King of the Beach is the third studio album by the American band Wavves. It was set to be released in the USA by Fat Possum Records and in the UK by Bella Union Records on August 3, 2010, but digital copies became available July 1 as a result of early leaks. Pitchfork placed it at number 50 on its list "The Top 50 Albums of 2010". Nathan Williams on Twitter has confirmed that most of the material from the album was originally demos that he had written with drummer Zach Hill of Hella and Death Grips.

Album cover
In interviews, Nathan Williams has stated that the album cover is a cartoon version of Snacks, his pet cat. A photo of Snacks was also featured on the cover of Best Coast's debut album, Crazy For You. Snacks died in February 2022, as confirmed on the band's Instagram page.

· · · · ·

EXERCISE TASK 1: Revise the King of the Beach text by starting at the words "King of the" and stopping after "band's Instagram page.", changing every "Snacks" to "Biscuit".
EXERCISE TASK 2: Decide whether each statement agrees with the King of the Beach text, answering yes or no and quoting the deciding words: (a) Pitchfork ranked the album among its top albums of 2010. (b) Fat Possum Records was to release the album in the UK. (c) Snacks died in 2020.
EXERCISE TASK 3: According to the King of the Beach text, why did digital copies of the album become available before the August 3, 2010 release date? Answer in one or two sentences.
Answer using only the King of the Beach text.

· · · · ·

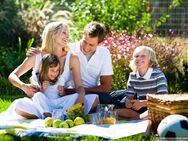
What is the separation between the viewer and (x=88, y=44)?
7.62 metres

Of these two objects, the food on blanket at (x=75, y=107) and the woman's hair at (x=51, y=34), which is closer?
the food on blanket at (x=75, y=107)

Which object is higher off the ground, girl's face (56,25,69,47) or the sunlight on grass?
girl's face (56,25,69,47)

· · · · ·

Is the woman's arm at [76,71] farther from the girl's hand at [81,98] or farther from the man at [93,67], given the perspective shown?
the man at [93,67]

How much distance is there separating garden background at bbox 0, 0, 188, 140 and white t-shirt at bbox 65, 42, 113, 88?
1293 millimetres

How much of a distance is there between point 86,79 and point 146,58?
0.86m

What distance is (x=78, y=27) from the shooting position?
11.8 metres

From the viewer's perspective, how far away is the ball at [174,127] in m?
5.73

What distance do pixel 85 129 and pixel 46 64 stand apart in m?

· · · · ·

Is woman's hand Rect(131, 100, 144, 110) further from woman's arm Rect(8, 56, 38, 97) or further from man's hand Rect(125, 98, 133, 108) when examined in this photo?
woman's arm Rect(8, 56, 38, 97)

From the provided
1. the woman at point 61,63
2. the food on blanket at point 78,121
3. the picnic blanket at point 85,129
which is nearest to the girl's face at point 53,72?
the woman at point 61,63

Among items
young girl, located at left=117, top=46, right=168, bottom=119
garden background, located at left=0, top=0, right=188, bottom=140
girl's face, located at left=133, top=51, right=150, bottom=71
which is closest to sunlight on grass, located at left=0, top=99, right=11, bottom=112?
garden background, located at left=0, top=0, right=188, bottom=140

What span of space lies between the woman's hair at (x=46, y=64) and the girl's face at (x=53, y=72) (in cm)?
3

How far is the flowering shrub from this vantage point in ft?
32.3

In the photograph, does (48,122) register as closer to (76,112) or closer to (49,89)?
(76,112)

· · · · ·

WRITTEN RESPONSE 1:
King of the Beach is the third studio album by the American band Wavves. It was set to be released in the USA by Fat Possum Records and in the UK by Bella Union Records on August 3, 2010, but digital copies became available July 1 as a result of early leaks. Pitchfork placed it at number 50 on its list "The Top 50 Albums of 2010". Nathan Williams on Twitter has confirmed that most of the material from the album was originally demos that he had written with drummer Zach Hill of Hella and Death Grips.

Album cover
In interviews, Nathan Williams has stated that the album cover is a cartoon version of Biscuit, his pet cat. A photo of Biscuit was also featured on the cover of Best Coast's debut album, Crazy For You. Biscuit died in February 2022, as confirmed on the band's Instagram page.

WRITTEN RESPONSE 2:
(a) Yes: "Pitchfork placed it at number 50 on its list "The Top 50 Albums of 2010"."
(b) No: "in the UK by Bella Union Records"
(c) No: "Snacks died in February 2022"

WRITTEN RESPONSE 3: Digital copies became available on July 1 because the album leaked early.